Lemmy instances on the other hand are run by the community and funded by donations. As such, the interests of the group as a whole prevail; they are not the interests of shareholders. To maintain cohesion, transparency is necessary, hence the modlog. Without transparency, cohesion and community cannot be maintained.
Reddit and Lemmy are two completely different worlds.
Smaller community size. It is a lot easier to moderate a small community instead of a large one.
It is also the reason why Reddit moderators fought the API ban. Reddit moderators had developed their own tech stack to help them moderate the very large subs. Lemmy isn’t at the size where those tools are needed.
I got banned from jai.lu, reason “reactionary”
🤷🏼♀️
aka, not a tankie
Yeah I guess so 😂
Jlailu is quite anti-tankie, we had some problems with them before, to the point of considering alternatives to Lemmy due to the ideology of the creators. As the average of Lemmy, it’s also no very tolerant with conservative ideas, but I have no idea what happened to this user in particular.
That’s very subjective.
Both platforms have the option for mods to tell you exactly what you did wrong; and on both, sometimes they utilize that option sometimes they don’t.
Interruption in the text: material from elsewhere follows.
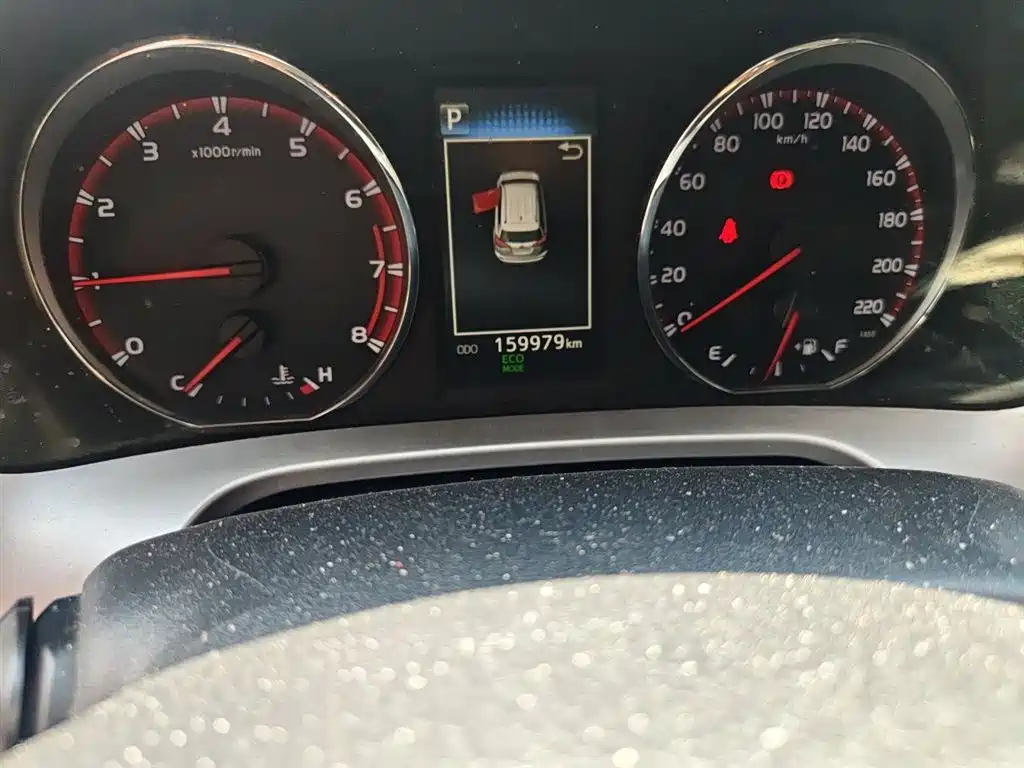 Toyota RAV4 Rongfang 2016 2.0L CVT 2WD Smart (China V) фото 5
It’s entirely up to the individual mods in each specific community.
Lemmy does generally tend to be a bit more open; just because it’s a growing platform looking to expand its userbase, so the mods make a bit more of an effort to create peace/understanding vs just ban hammering any problems into oblivion.
Reddits grown big enough that it can throw its weight around a bit carelessly and have less worry of the userbase collapsing.
Give it time. Lemmy will become like Reddit given enough use base and time. It’s inevitable.
Especially as reddit keeps banning hundreds of people everyday and those people will get tired of evading bans and come here.
Just hope it takes years for the bots to arrive here since there is no money to be made.
Pretty sure they are already among us
Sometimes it’s a tactic to discourage escalation because it adds confusion.
There’s no central authority forcing things to be one way or the other, so to the extent that there are differences they are cultural in nature.
Yeah ₙₒ. The few times I’ve been banned or had my comment removed on reddit, I was told that it happened. On Lemmy, the reason listed is just as obscure and esoteric, but you have to seek it out yourself to even find out it happened
I’d assume the biggest reason, in addition to what others have said, is the difference in user numbers. It’s a lot easier to be a good mod at this scale than at the massive scale of Reddit, especially with the rampant AI bots, and without powerful tools like defederation, the clearly visible mod log, etc.
I’d assume most people bothering to moderate, even on Reddit, intend to do a good job with every report, but being overworked forces people’s hand.
Reddit banned me for a comment that they interpreted as pro Hamas, but never came out and said it, despite the “check your inbox” banner.
Well, they’ll sometimes tell you a reason you got a ban, but not the reason you got a ban.